Logo as "Real" (2017–2018)

On June 29, 2017, at 10 a.m., after playing "Good Riddance (Time of Your Life)" by Green Day, morning host Chio Acosta began a stunt where in he played music from various genres that listeners requested via phone or text messaging; the first song under the stunt was "Enter Sandman" by Metallica. At the same time, all references to "Mix" were completely wiped from the station, leading to rumors of a format change. At noon, after playing "Dance the Night Away" by Van Halen, WISX switched back to rhythmic adult contemporary as "Real 106-1", launching with "Summertime" by Philadelphia-based DJ Jazzy Jeff & The Fresh Prince. While "Real" had a classic hip-hop lean (to fill the void after WPHI-FM swapped frequencies with WPPZ and shifted to urban in September 2016), the station included some currents. In addition, Chio continued as morning host, while Ryan Seacrest and Mario Lopez's syndicated shows were dropped.

===2018-2022: Soft AC===

Logo as "The Breeze" (2018–2022)

On November 9, 2018, at noon, after playing "End of the Road" by Philadelphia group Boyz II Men, WISX began stunting with Christmas music, using the slogan "Philly's REAL Christmas Favorites"; this followed industry trade website RadioInsight reporting days earlier that iHeartMedia purchased multiple "Breeze" related domains for the station. Various liners on WISX implied a new format would be coming after the holidays, as well as directing "Real" listeners to sister stations WUSL and WDAS-FM. Morning host Chio then posted on Twitter that the entire airstaff had been let go. The stunt ended at noon on November 12, with WISX flipping to soft adult contemporary, branded as "106.1 The Breeze"; the first song on "The Breeze" was "Me and Mrs. Jones" by Billy Paul, a native of North Philadelphia. The change returned the format to Philadelphia for the first time since WSNI dropped it in 2006, and also positioned the station against WBEB, which had been acquired by Entercom the month prior. WISX served as the Philadelphia affiliate for Delilah.

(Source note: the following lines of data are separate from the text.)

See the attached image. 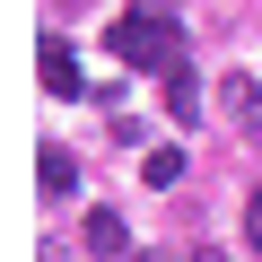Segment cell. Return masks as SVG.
<instances>
[{
	"instance_id": "obj_1",
	"label": "cell",
	"mask_w": 262,
	"mask_h": 262,
	"mask_svg": "<svg viewBox=\"0 0 262 262\" xmlns=\"http://www.w3.org/2000/svg\"><path fill=\"white\" fill-rule=\"evenodd\" d=\"M105 44H114L122 70H184V35H175L166 9H131V18H114Z\"/></svg>"
},
{
	"instance_id": "obj_2",
	"label": "cell",
	"mask_w": 262,
	"mask_h": 262,
	"mask_svg": "<svg viewBox=\"0 0 262 262\" xmlns=\"http://www.w3.org/2000/svg\"><path fill=\"white\" fill-rule=\"evenodd\" d=\"M35 61H44V88H53V96H79V88H88V79H79V53H70L61 35H44Z\"/></svg>"
},
{
	"instance_id": "obj_3",
	"label": "cell",
	"mask_w": 262,
	"mask_h": 262,
	"mask_svg": "<svg viewBox=\"0 0 262 262\" xmlns=\"http://www.w3.org/2000/svg\"><path fill=\"white\" fill-rule=\"evenodd\" d=\"M219 105H227V122H236V131H262V88H253L245 70H227V79H219Z\"/></svg>"
},
{
	"instance_id": "obj_4",
	"label": "cell",
	"mask_w": 262,
	"mask_h": 262,
	"mask_svg": "<svg viewBox=\"0 0 262 262\" xmlns=\"http://www.w3.org/2000/svg\"><path fill=\"white\" fill-rule=\"evenodd\" d=\"M35 184H44V201H70V192H79V158H70V149H44V158H35Z\"/></svg>"
},
{
	"instance_id": "obj_5",
	"label": "cell",
	"mask_w": 262,
	"mask_h": 262,
	"mask_svg": "<svg viewBox=\"0 0 262 262\" xmlns=\"http://www.w3.org/2000/svg\"><path fill=\"white\" fill-rule=\"evenodd\" d=\"M88 253H96V262H122V253H131V227H122L114 210H88Z\"/></svg>"
},
{
	"instance_id": "obj_6",
	"label": "cell",
	"mask_w": 262,
	"mask_h": 262,
	"mask_svg": "<svg viewBox=\"0 0 262 262\" xmlns=\"http://www.w3.org/2000/svg\"><path fill=\"white\" fill-rule=\"evenodd\" d=\"M166 114L175 122H201V79L192 70H166Z\"/></svg>"
},
{
	"instance_id": "obj_7",
	"label": "cell",
	"mask_w": 262,
	"mask_h": 262,
	"mask_svg": "<svg viewBox=\"0 0 262 262\" xmlns=\"http://www.w3.org/2000/svg\"><path fill=\"white\" fill-rule=\"evenodd\" d=\"M140 175H149L158 192H166V184H184V149H149V158H140Z\"/></svg>"
},
{
	"instance_id": "obj_8",
	"label": "cell",
	"mask_w": 262,
	"mask_h": 262,
	"mask_svg": "<svg viewBox=\"0 0 262 262\" xmlns=\"http://www.w3.org/2000/svg\"><path fill=\"white\" fill-rule=\"evenodd\" d=\"M245 245H262V192L245 201Z\"/></svg>"
},
{
	"instance_id": "obj_9",
	"label": "cell",
	"mask_w": 262,
	"mask_h": 262,
	"mask_svg": "<svg viewBox=\"0 0 262 262\" xmlns=\"http://www.w3.org/2000/svg\"><path fill=\"white\" fill-rule=\"evenodd\" d=\"M140 262H175V253H140Z\"/></svg>"
},
{
	"instance_id": "obj_10",
	"label": "cell",
	"mask_w": 262,
	"mask_h": 262,
	"mask_svg": "<svg viewBox=\"0 0 262 262\" xmlns=\"http://www.w3.org/2000/svg\"><path fill=\"white\" fill-rule=\"evenodd\" d=\"M192 262H227V253H192Z\"/></svg>"
}]
</instances>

===2022-present: Spanish CHR===
On March 8, 2022, at midnight, after playing "Scenes from an Italian Restaurant" by Billy Joel, WISX dropped its soft AC format and began stunting with a temporary simulcast of Top 40/CHR-formatted sister station WIOQ. On the same day, morning host Valerie Knight announced that she was let go from the station after three years. On March 10, at noon, after playing "I Like Me Better" by Lauv, WISX shifted their stunting to all-Bad Bunny songs, while promoting a change to come the following day at noon; by this time, the liners would shift to being delivered in Spanish rather than English. At the promised time, WISX flipped to Spanish-language contemporary hits as "Rumba 106.1", with "Mi Niña" by Wisin, Myke Towers and Los Legendarios being the first song played. The flip brought the "Rumba" branding back to Philadelphia for the first time since 2011, when WDAS flipped to urban oldies, and back to FM since 2007, when WUBA (coincidentally, a former Soft AC station itself as WSNI before that frequency's flip to 'Rumba' in 2006) flipped to alternative. On March 21, WISX changed its call sign to WUMR to match the new format.